Father Theophilus had hardly begun the formula of exorcism in the name of the Blessed Trinity, in the name of the Father, the Son, and the Holy Ghost, in the name of the Crucified Savior, when a hair-raising scene occurred. With lightning speed the possessed dislodged herself from her bed and from the hands of her guards; and her body, carried through the air, landed high above the door of the room and clung to the wall w
ith a tenacious grip. All present were struck with a trembling fear.7
This account came in the form of a pamphlet written by Celestine Kapsner and was originally published in German. The exorcist was Father Theophilus Reisinger. There were further phenomena that are quite similar to the special effects generated in Friedkin’s film: “As a result of these disturbances, the woman’s face became so distorted that no one could recognize her features. Then, too, her whole body became so horribly disfigured that the regular contour of her body vanished. Her pale, deathlike and emaciated head, often assuming the size of an inverted water pitcher, became as red as glowing embers. Her eyes protruded out of their sockets, her lips swelled up to proportions equaling the size of hands.”8 There are also stories of “pails of vomit” and several different languages used by the one possessed.

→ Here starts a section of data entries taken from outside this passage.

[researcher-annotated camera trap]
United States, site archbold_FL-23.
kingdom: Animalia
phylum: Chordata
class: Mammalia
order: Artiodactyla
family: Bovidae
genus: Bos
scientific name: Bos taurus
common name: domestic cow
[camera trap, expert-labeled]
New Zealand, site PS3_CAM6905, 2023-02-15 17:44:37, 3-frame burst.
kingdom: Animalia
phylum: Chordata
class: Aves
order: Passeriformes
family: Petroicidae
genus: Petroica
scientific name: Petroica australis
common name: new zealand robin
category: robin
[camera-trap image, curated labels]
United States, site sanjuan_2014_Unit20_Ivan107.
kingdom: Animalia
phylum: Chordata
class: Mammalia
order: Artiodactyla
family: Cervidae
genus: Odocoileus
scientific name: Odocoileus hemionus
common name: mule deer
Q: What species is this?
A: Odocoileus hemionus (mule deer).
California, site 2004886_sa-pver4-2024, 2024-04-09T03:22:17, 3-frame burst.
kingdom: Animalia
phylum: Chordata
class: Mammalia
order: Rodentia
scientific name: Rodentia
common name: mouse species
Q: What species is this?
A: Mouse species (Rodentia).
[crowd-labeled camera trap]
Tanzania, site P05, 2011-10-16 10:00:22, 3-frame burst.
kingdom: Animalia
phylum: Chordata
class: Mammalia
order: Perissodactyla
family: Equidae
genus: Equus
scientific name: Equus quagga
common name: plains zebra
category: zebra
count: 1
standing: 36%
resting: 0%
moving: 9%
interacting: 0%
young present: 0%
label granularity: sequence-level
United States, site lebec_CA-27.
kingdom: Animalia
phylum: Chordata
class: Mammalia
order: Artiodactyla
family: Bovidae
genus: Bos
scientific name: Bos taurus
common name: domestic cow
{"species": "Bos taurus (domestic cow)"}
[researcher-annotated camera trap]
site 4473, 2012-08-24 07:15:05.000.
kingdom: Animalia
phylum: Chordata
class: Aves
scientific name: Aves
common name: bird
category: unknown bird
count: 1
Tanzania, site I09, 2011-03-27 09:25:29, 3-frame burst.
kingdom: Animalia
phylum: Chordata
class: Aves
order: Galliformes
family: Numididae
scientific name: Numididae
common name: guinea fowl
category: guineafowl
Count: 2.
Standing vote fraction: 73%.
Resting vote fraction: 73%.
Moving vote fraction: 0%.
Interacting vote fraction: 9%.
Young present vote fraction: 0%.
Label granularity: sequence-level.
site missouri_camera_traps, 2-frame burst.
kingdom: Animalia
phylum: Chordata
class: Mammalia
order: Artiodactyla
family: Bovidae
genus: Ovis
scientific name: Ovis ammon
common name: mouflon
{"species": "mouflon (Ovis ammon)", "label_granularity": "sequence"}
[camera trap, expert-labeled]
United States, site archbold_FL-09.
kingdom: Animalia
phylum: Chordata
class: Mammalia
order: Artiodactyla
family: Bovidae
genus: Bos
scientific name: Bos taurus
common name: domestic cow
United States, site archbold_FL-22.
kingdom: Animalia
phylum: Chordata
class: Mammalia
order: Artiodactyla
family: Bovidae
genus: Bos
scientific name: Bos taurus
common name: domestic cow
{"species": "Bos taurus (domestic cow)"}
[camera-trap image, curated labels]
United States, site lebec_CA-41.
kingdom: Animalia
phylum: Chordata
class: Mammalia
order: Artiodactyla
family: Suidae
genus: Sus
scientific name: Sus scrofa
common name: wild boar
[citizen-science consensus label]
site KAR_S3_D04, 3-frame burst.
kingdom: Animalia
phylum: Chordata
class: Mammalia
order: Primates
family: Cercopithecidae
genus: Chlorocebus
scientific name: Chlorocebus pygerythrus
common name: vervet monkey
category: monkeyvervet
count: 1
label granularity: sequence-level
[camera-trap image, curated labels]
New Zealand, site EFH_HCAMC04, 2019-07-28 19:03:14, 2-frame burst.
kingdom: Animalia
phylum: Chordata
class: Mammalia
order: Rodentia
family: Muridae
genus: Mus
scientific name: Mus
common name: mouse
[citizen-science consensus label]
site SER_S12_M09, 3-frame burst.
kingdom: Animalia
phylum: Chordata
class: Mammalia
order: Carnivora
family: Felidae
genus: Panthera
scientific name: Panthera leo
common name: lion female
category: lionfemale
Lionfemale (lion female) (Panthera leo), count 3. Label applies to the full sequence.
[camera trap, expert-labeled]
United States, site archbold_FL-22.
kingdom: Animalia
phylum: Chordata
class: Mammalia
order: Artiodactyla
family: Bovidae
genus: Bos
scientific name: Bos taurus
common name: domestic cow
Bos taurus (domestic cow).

Father Nicola, an American theologian and priest, was on hand for the filming of The Exorcist as a spiritual advisor. He has become one of the world’s foremost authorities on exorcism. In 1973, Nicola stated, “When I read The Exorcist, it struck me immediately that everything in it could be documented from one case or another of diabolic possession. Amazingly, it was 80 to 85 percent accurate from the one case in 1949 on which Blatty based it.”9 More recently Nicola stated in Matt Baglio’s work,
Whenever I express a fear and unwillingness to act as exorcist, I get letters from people assuring me that they have successfully cast out demons and that, as long as one relies on the power of Christ, there is no need to fear the demons. It is my conviction that they are thinking of something entirely different from what I am. Solemn public exorcisms are rarely performed in modern times in the Western world. When they are performed, they are as gruesome and ugly as anything in the world.10
Director William Friedkin was focused on maintaining a stark realism in his work, and in order to reach that level of realism, he not only incorporated phenomena from previously documented exorcisms, but also had on staff an actual exorcist who could guide and direct them.